▶ [Image-based spatial reasoning data]
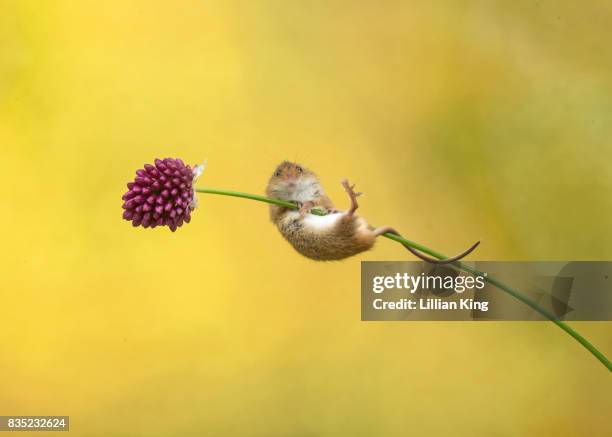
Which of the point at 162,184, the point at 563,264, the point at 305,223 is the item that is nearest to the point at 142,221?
the point at 162,184

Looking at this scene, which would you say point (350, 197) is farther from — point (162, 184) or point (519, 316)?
point (519, 316)

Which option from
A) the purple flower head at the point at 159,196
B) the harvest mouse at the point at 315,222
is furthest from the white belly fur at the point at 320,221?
the purple flower head at the point at 159,196

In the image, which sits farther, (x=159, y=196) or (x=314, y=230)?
(x=314, y=230)

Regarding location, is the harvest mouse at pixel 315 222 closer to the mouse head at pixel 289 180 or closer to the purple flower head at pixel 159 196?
the mouse head at pixel 289 180

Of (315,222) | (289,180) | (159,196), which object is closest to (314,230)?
(315,222)

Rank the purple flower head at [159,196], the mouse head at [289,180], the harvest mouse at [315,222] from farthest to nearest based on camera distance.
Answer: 1. the mouse head at [289,180]
2. the harvest mouse at [315,222]
3. the purple flower head at [159,196]

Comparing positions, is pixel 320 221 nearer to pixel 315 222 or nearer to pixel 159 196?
pixel 315 222

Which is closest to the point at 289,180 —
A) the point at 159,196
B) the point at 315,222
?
the point at 315,222

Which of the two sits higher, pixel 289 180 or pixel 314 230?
pixel 289 180
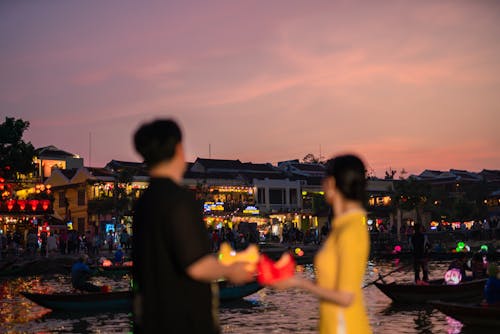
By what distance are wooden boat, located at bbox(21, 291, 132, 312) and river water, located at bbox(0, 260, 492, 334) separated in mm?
223

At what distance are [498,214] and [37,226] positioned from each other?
5943cm

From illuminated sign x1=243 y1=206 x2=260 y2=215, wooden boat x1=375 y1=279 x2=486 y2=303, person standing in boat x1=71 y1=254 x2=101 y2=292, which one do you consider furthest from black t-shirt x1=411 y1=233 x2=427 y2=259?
illuminated sign x1=243 y1=206 x2=260 y2=215

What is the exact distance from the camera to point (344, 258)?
169 inches

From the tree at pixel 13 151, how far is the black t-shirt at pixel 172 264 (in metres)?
43.4

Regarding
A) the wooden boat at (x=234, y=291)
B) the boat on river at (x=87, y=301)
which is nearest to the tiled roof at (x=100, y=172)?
the wooden boat at (x=234, y=291)

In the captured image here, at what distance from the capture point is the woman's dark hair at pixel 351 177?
4539 millimetres

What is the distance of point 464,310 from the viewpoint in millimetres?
15648

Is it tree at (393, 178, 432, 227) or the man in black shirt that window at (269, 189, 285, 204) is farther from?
the man in black shirt

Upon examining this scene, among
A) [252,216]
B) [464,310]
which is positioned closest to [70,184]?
[252,216]

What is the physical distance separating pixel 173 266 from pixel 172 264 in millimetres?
12

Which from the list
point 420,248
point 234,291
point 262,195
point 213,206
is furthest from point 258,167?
point 234,291

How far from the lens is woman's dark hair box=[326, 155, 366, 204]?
14.9 ft

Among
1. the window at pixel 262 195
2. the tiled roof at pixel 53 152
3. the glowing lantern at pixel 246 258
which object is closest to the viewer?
the glowing lantern at pixel 246 258

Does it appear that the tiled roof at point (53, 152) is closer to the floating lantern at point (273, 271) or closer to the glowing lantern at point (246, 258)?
the glowing lantern at point (246, 258)
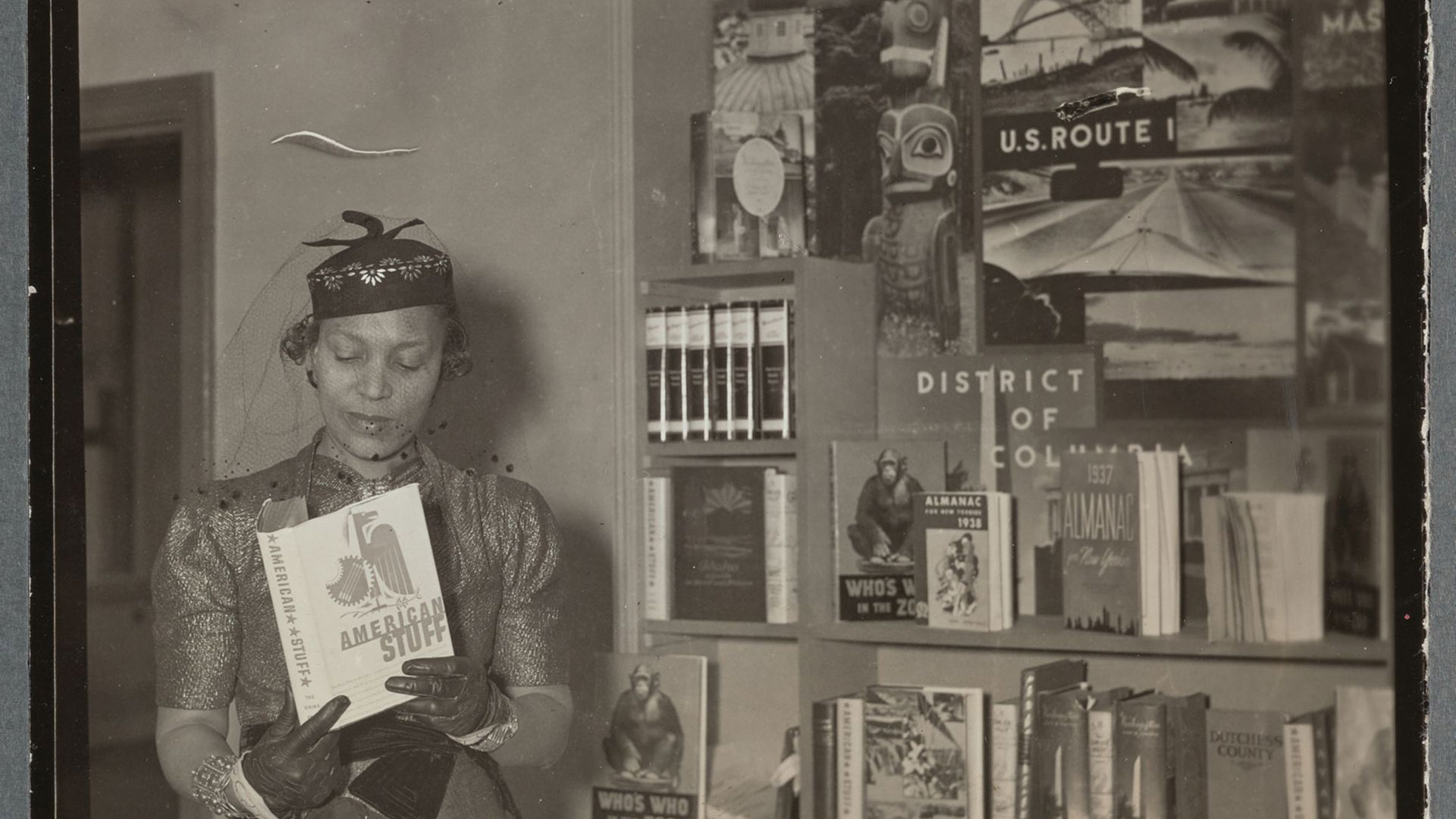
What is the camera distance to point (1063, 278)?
1.31 m

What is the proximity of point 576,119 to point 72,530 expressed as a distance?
797 mm

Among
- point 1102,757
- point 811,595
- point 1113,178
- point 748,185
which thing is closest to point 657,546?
point 811,595

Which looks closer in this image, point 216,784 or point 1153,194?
point 1153,194

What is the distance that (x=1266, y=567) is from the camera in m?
1.24

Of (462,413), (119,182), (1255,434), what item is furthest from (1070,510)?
(119,182)

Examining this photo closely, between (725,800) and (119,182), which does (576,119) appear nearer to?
(119,182)

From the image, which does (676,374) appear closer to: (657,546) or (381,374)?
(657,546)

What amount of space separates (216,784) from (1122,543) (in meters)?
1.02

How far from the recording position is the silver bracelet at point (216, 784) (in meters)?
1.49

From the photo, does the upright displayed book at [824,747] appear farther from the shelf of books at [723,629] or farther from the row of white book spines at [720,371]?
the row of white book spines at [720,371]

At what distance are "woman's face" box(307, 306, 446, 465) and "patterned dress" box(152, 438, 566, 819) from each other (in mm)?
39

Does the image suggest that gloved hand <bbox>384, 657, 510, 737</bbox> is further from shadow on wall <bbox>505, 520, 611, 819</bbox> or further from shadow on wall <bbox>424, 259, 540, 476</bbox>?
shadow on wall <bbox>424, 259, 540, 476</bbox>

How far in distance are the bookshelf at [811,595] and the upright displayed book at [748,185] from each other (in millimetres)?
19

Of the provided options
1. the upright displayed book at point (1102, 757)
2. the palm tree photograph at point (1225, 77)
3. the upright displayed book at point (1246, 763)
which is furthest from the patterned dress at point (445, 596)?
the palm tree photograph at point (1225, 77)
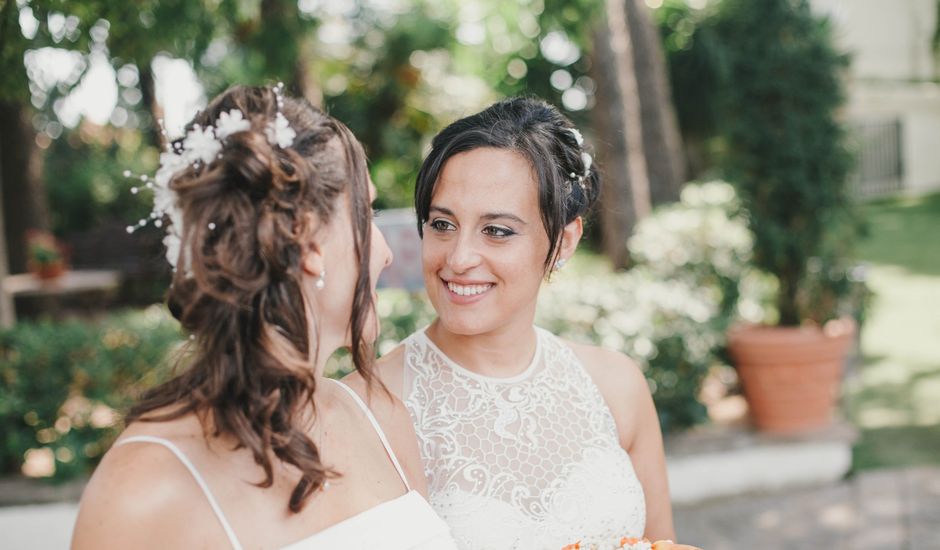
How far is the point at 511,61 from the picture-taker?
1784 cm

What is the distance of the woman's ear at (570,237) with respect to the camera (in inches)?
99.8

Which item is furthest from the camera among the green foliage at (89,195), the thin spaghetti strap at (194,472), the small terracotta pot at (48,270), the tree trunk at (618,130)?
the green foliage at (89,195)

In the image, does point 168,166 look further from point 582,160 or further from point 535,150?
point 582,160

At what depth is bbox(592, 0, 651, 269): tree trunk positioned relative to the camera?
7.94 m

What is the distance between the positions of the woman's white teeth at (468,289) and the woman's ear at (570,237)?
0.99ft

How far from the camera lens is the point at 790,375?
5488 millimetres

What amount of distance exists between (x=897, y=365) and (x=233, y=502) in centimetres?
814

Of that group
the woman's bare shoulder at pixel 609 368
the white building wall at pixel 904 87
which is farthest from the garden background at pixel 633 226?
the white building wall at pixel 904 87

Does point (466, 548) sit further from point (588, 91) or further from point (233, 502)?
point (588, 91)

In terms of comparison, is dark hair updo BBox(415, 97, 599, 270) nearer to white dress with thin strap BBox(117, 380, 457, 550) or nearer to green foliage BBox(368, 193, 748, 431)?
white dress with thin strap BBox(117, 380, 457, 550)

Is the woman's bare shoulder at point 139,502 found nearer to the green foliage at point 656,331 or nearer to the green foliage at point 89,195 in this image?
the green foliage at point 656,331

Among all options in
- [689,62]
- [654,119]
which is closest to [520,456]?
[654,119]

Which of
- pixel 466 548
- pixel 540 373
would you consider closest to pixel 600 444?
pixel 540 373

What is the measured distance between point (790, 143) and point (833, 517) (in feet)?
7.78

▶ [DIRECTIONS FOR THIS TASK]
From start to finish, output the listing exactly, but omit its pictures.

▶ [REPLY]
Which of the point at 162,184, the point at 563,264, the point at 305,223 is the item that is nearest to the point at 142,221?
the point at 162,184

Looking at this scene, which would you say point (350, 197) is farther from — point (162, 184) or point (519, 316)?
point (519, 316)

Which option from
A) the purple flower head at the point at 159,196
B) the harvest mouse at the point at 315,222
is furthest from the white belly fur at the point at 320,221?
the purple flower head at the point at 159,196

In the image, which sits farther, (x=159, y=196) or (x=314, y=230)?
(x=314, y=230)

Regarding location, is the harvest mouse at pixel 315 222 closer to the mouse head at pixel 289 180 or closer to the purple flower head at pixel 159 196?
the mouse head at pixel 289 180

Of (315,222) | (289,180) | (159,196), which object is closest to (314,230)?
(315,222)

Rank the purple flower head at [159,196], the mouse head at [289,180], the harvest mouse at [315,222] from farthest to nearest based on camera distance.
Answer: 1. the mouse head at [289,180]
2. the harvest mouse at [315,222]
3. the purple flower head at [159,196]

Comparing positions, is pixel 320 221 nearer to pixel 315 222 or nearer to pixel 159 196?
pixel 315 222

Which is closest to the point at 289,180 —
A) the point at 159,196
B) the point at 315,222
?
the point at 315,222

Which of the two sits higher, pixel 289 180 or pixel 314 230?
pixel 289 180
By what distance are wooden boat, located at bbox(21, 291, 132, 312) and river water, located at bbox(0, 260, 492, 334) separated in mm?
223

At what distance are [498,214] and [37,226] positioned from each other?
5943cm

From illuminated sign x1=243 y1=206 x2=260 y2=215, wooden boat x1=375 y1=279 x2=486 y2=303, person standing in boat x1=71 y1=254 x2=101 y2=292, which one do you consider furthest from black t-shirt x1=411 y1=233 x2=427 y2=259?
illuminated sign x1=243 y1=206 x2=260 y2=215

What is the exact distance from the camera to point (344, 258)?
169 inches

From the tree at pixel 13 151, how far is the black t-shirt at pixel 172 264 (in metres)?
43.4

Regarding
A) the wooden boat at (x=234, y=291)
B) the boat on river at (x=87, y=301)
which is nearest to the tiled roof at (x=100, y=172)?
the wooden boat at (x=234, y=291)

In the captured image here, at what distance from the capture point is the woman's dark hair at pixel 351 177?
4539 millimetres

What is the distance of point 464,310 from the viewpoint in millimetres?
15648

Is it tree at (393, 178, 432, 227) or the man in black shirt that window at (269, 189, 285, 204) is farther from?
the man in black shirt

Upon examining this scene, among
A) [252,216]
B) [464,310]
which is positioned closest to [70,184]?
[252,216]

What is the physical distance separating pixel 173 266 from pixel 172 264 in millimetres?
12

Which from the list
point 420,248
point 234,291
point 262,195
point 213,206
is furthest from point 258,167?
point 234,291

How far from the lens is woman's dark hair box=[326, 155, 366, 204]?
14.9 ft

Among
1. the window at pixel 262 195
2. the tiled roof at pixel 53 152
3. the glowing lantern at pixel 246 258
which object is closest to the viewer?
the glowing lantern at pixel 246 258

Does it appear that the tiled roof at point (53, 152) is closer to the floating lantern at point (273, 271) or closer to the glowing lantern at point (246, 258)?
the glowing lantern at point (246, 258)
What is the camera distance to point (1063, 278)?
1.31 m

What is the proximity of point 576,119 to point 72,530 expressed as a distance?
797 mm

Among
- point 1102,757
- point 811,595
- point 1113,178
- point 748,185
which thing is closest to point 657,546?
point 811,595

Which looks closer in this image, point 216,784 or point 1153,194?
point 1153,194

What is the distance that (x=1266, y=567) is from the camera in m?
1.24

Of (462,413), (119,182), (1255,434), what item is furthest from (1070,510)?
(119,182)

Examining this photo closely, between (725,800) and (119,182), which does (576,119) appear nearer to?
(119,182)

From the image, which does (676,374) appear closer to: (657,546) or (381,374)?
(657,546)

What amount of space separates (216,784) from (1122,543) (in meters)?
1.02

How far from the recording position is the silver bracelet at point (216, 784) (in meters)?
1.49

From the photo, does the upright displayed book at [824,747] appear farther from the shelf of books at [723,629] or farther from the row of white book spines at [720,371]?
the row of white book spines at [720,371]

At what distance are "woman's face" box(307, 306, 446, 465) and "patterned dress" box(152, 438, 566, 819) from each other (in mm)?
39

Does the image suggest that gloved hand <bbox>384, 657, 510, 737</bbox> is further from shadow on wall <bbox>505, 520, 611, 819</bbox> or further from shadow on wall <bbox>424, 259, 540, 476</bbox>?
shadow on wall <bbox>424, 259, 540, 476</bbox>

How far in distance are the bookshelf at [811,595] and the upright displayed book at [748,185] from each other (in millimetres)?
19

Of the provided options
1. the upright displayed book at point (1102, 757)
2. the palm tree photograph at point (1225, 77)
3. the upright displayed book at point (1246, 763)
which is furthest from the patterned dress at point (445, 596)?
the palm tree photograph at point (1225, 77)
How far is the point at 511,61 from the picture-taker?
1784 cm

What is the distance of the woman's ear at (570,237) with respect to the camera (in inches)?
99.8

Which item is furthest from the camera among the green foliage at (89,195), the thin spaghetti strap at (194,472), the small terracotta pot at (48,270), the tree trunk at (618,130)?
the green foliage at (89,195)

In the image, does point 168,166 look further from point 582,160 or further from point 535,150?
point 582,160

At what depth is bbox(592, 0, 651, 269): tree trunk positioned relative to the camera?
7.94 m

What is the distance between the positions of the woman's white teeth at (468,289) and the woman's ear at (570,237)?
0.99ft

How far from the camera lens is the point at 790,375?
5488 millimetres

What amount of distance exists between (x=897, y=365) and (x=233, y=502) in centimetres?
814

Of that group
the woman's bare shoulder at pixel 609 368
the white building wall at pixel 904 87
which is farthest from the garden background at pixel 633 226?
the white building wall at pixel 904 87

Does point (466, 548) sit further from point (588, 91) or further from point (233, 502)?
point (588, 91)

In terms of comparison, is dark hair updo BBox(415, 97, 599, 270) nearer to white dress with thin strap BBox(117, 380, 457, 550) or nearer to green foliage BBox(368, 193, 748, 431)?
white dress with thin strap BBox(117, 380, 457, 550)

Is the woman's bare shoulder at point 139,502 found nearer to the green foliage at point 656,331 or nearer to the green foliage at point 89,195 in this image?
the green foliage at point 656,331

Among all options in
- [689,62]
- [654,119]
which is closest to [520,456]?
[654,119]

Which of
- pixel 466 548
- pixel 540 373
would you consider closest to pixel 600 444?
pixel 540 373

What is the measured distance between point (790, 143) and point (833, 517) (in feet)?
7.78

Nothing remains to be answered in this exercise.